Passer les frontières sociales. Comment les « filières d’élite » entrouvrent leurs portes

Paris, Fayard, 459 p. | commenté par : Sophie Blanchard

Des dispositifs de discrimination positive destinés à promouvoir l’égalité des chances se développent depuis une dizaine d’années dans l’enseignement supérieur français. Ils visent à compenser les insuffisances d’une démocratisation scolaire dont Stéphane Beaud soulignait dès 2002 le caractère ségrégatif[1]. L’institution scolaire, conçue comme vecteur d’ascension sociale, peine à compenser une inégalité des chances qui favorise la reproduction sociale. Ces dispositifs de discrimination positive visent en priorité les jeunes de classes populaires, souvent issus de l’immigration, résidant dans les quartiers défavorisés des grandes agglomérations. Le livre de Paul Pasquali, Passer les frontières sociales. Comment les « filières d’élite » entrouvrent leurs portes, permet, au travers d’une enquête ethnographique très riche, de prendre la mesure des succès et des limites de l’un de ces dispositifs de remédiation.

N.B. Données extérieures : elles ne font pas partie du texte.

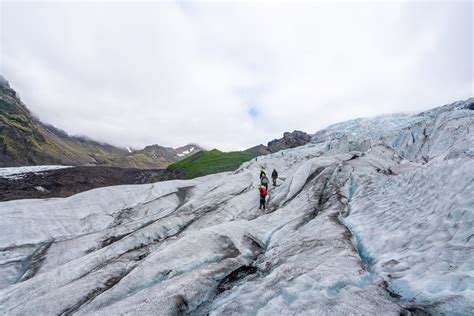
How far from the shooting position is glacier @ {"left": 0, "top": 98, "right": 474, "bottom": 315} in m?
7.45

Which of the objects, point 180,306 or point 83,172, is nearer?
point 180,306

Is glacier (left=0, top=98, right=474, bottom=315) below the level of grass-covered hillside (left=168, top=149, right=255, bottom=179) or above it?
below

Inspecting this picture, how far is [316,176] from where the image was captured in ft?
87.1

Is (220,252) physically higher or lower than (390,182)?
lower

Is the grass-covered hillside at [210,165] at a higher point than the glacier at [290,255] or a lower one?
higher

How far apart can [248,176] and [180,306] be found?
32257mm

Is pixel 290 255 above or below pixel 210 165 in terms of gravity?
below

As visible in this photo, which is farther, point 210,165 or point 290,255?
point 210,165

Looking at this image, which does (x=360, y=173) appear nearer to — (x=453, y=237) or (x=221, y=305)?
(x=453, y=237)

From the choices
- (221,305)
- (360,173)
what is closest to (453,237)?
(221,305)

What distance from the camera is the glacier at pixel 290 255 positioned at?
7449 mm

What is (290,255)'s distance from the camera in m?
11.9

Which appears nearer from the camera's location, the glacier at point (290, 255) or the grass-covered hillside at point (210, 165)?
the glacier at point (290, 255)

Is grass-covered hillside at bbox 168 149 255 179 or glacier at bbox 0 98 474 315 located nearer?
glacier at bbox 0 98 474 315
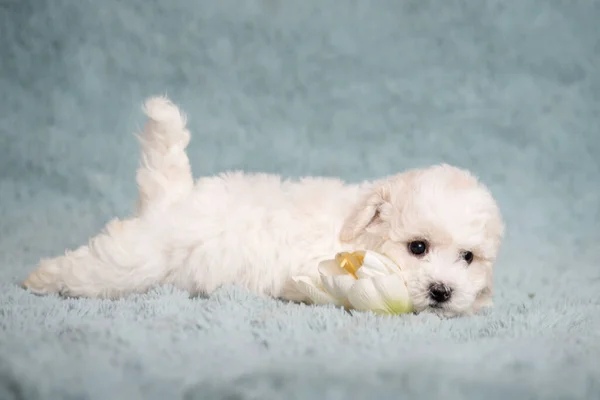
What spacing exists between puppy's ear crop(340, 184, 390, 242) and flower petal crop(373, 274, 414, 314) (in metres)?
0.28

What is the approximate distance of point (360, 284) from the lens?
2.18 m

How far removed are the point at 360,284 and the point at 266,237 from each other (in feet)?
1.42

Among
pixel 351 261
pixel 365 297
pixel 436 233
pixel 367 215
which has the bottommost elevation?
pixel 365 297

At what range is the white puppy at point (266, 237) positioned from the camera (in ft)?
7.70

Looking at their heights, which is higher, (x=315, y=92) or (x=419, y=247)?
(x=315, y=92)

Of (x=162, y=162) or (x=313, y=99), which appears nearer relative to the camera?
(x=162, y=162)

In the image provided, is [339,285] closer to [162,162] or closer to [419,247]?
[419,247]

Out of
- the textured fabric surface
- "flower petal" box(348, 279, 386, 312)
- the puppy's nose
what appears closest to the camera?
"flower petal" box(348, 279, 386, 312)

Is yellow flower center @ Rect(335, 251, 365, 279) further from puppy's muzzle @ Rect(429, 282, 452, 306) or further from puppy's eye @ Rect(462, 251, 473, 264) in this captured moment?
puppy's eye @ Rect(462, 251, 473, 264)

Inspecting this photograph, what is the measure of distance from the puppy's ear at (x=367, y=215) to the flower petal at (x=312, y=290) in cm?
25

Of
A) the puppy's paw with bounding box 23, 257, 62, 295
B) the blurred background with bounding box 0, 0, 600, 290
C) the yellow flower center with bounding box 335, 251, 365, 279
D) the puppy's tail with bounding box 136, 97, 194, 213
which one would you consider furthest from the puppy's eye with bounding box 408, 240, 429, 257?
the blurred background with bounding box 0, 0, 600, 290

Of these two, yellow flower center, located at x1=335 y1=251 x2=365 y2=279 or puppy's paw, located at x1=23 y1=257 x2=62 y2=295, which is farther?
puppy's paw, located at x1=23 y1=257 x2=62 y2=295

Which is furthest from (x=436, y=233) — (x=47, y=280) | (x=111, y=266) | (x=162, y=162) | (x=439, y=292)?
(x=47, y=280)

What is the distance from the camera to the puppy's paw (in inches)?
96.8
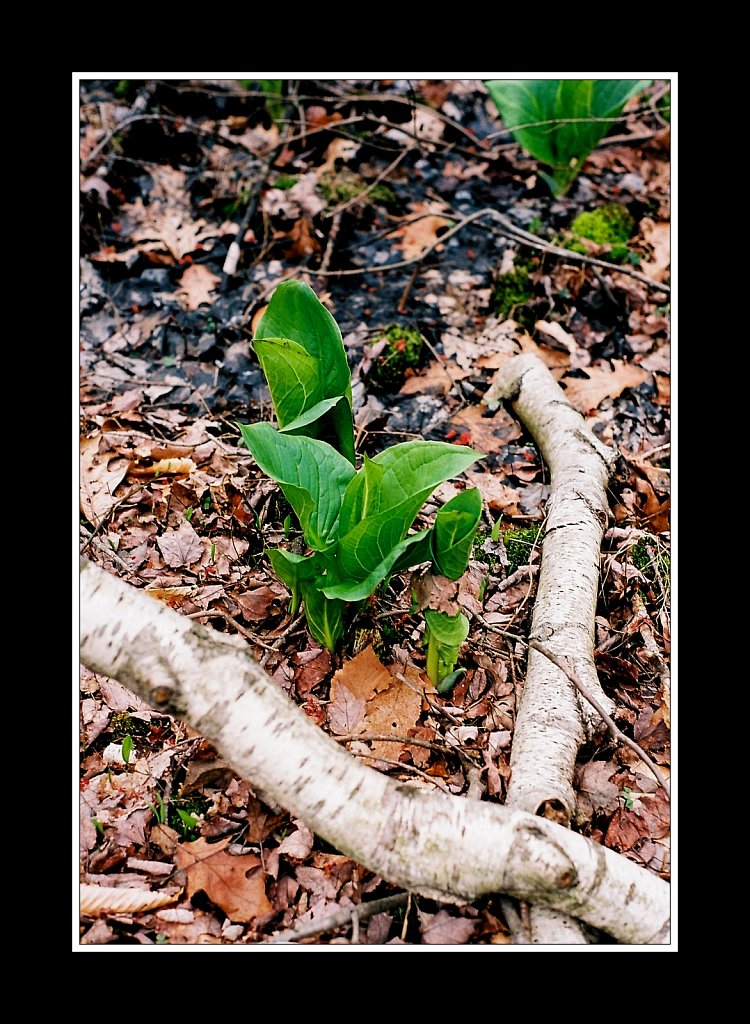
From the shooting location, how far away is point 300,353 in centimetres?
236

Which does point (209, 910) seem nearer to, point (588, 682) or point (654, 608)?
point (588, 682)

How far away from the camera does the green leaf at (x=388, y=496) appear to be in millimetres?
2096

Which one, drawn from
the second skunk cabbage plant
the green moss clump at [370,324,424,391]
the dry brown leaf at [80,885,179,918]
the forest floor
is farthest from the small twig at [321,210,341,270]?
the dry brown leaf at [80,885,179,918]

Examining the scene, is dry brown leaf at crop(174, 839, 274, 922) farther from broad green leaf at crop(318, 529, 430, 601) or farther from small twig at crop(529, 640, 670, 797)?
small twig at crop(529, 640, 670, 797)

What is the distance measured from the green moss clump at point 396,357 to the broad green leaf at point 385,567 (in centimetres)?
167

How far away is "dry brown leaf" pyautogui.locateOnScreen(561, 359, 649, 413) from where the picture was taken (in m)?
3.74

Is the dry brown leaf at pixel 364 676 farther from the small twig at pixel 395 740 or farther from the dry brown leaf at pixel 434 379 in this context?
the dry brown leaf at pixel 434 379

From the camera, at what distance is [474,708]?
8.21 feet

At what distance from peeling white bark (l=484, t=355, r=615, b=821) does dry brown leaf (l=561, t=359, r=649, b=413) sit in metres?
0.21

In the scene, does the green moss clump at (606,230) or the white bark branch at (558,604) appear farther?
the green moss clump at (606,230)

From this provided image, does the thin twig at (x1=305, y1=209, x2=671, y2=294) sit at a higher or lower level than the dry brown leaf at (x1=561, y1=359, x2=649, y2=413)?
Answer: higher

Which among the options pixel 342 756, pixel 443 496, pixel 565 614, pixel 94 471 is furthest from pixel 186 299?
pixel 342 756

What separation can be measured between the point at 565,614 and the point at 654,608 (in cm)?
46

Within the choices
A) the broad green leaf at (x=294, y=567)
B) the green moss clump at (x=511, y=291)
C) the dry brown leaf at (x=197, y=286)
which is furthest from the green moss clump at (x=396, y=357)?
the broad green leaf at (x=294, y=567)
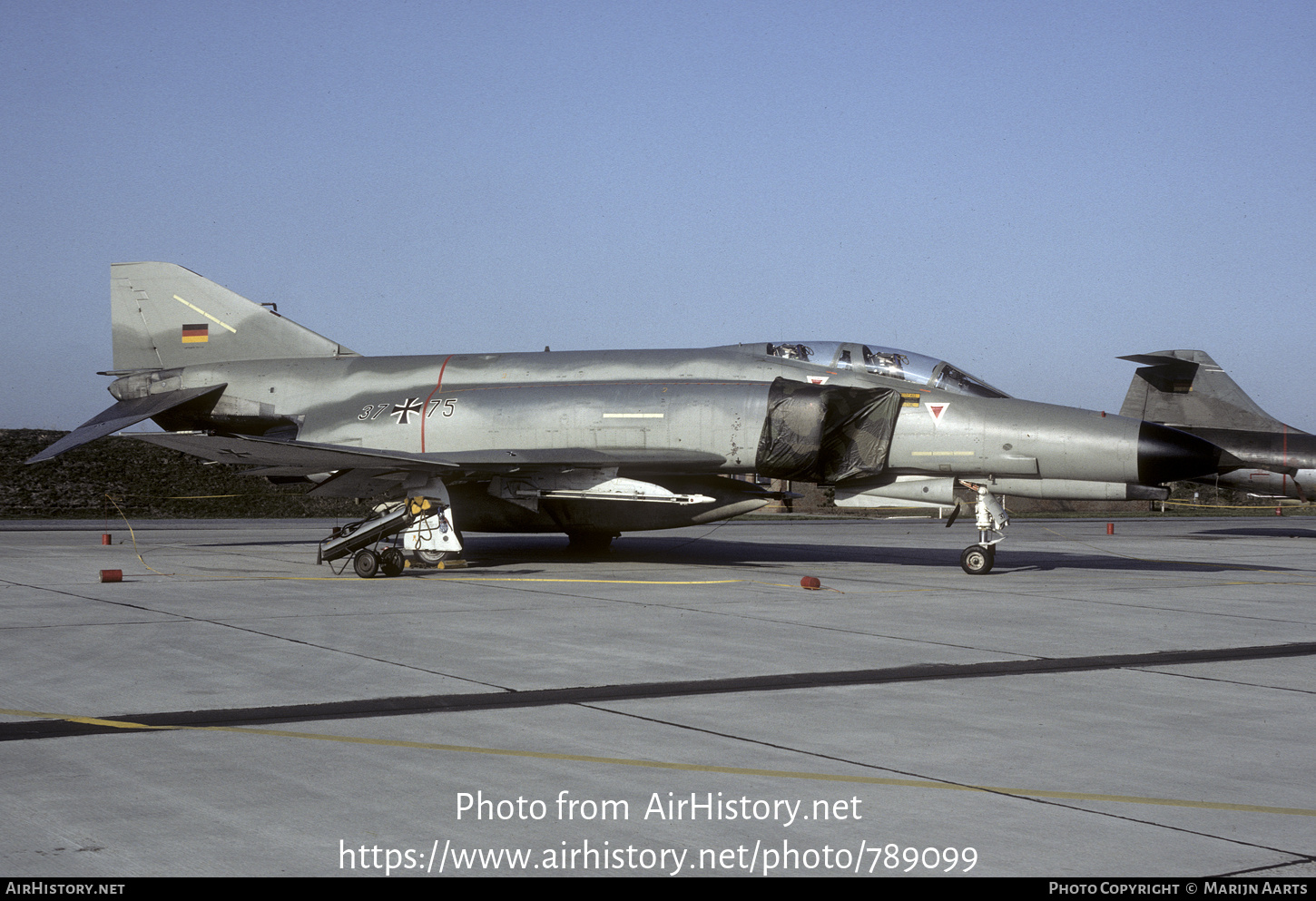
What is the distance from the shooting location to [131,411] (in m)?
17.6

Dans cet ouvrage, adapté d’une thèse de doctorat en sociologie soutenue en 2013, Paul Pasquali décrit et analyse les trajectoires de jeunes lycéens de ZEP passés entre 2002 et 2007 par une classe préparatoire réservée aux bacheliers ZEP, dispositif qu’il appelle « prépa sup-expé ». Cette classe préparatoire, située dans un prestigieux lycée du centre-ville[2] abritant plusieurs classes préparatoires, a ouvert en 2002 ; elle permet à des lycéens venant de trois lycées ZEP des quartiers populaires de la ville de préparer des concours accessibles après le bac (ceux des Instituts d’Etudes Politiques, à l’exception de Sciences Po Paris, et celui d’une école de commerce), ou de postuler ensuite dans une classe préparatoire. Ce dispositif de discrimination positive visant à favoriser l’égalité des chances constitue donc un niveau de cursus intermédiaire entre la terminale et l’enseignement supérieur. L’étude est fondée sur une enquête ethnographique au long cours menée auprès de jeunes passés par  la prépa sup-expé et sur des entretiens avec les enseignants de la classe préparatoire et des lycées ZEP qui forment son bassin de recrutement. En enquêtant au plus près des jeunes « migrants de classe », Paul Pasquali  réalise une ethnographie de « la mobilité sociale en train de se faire ».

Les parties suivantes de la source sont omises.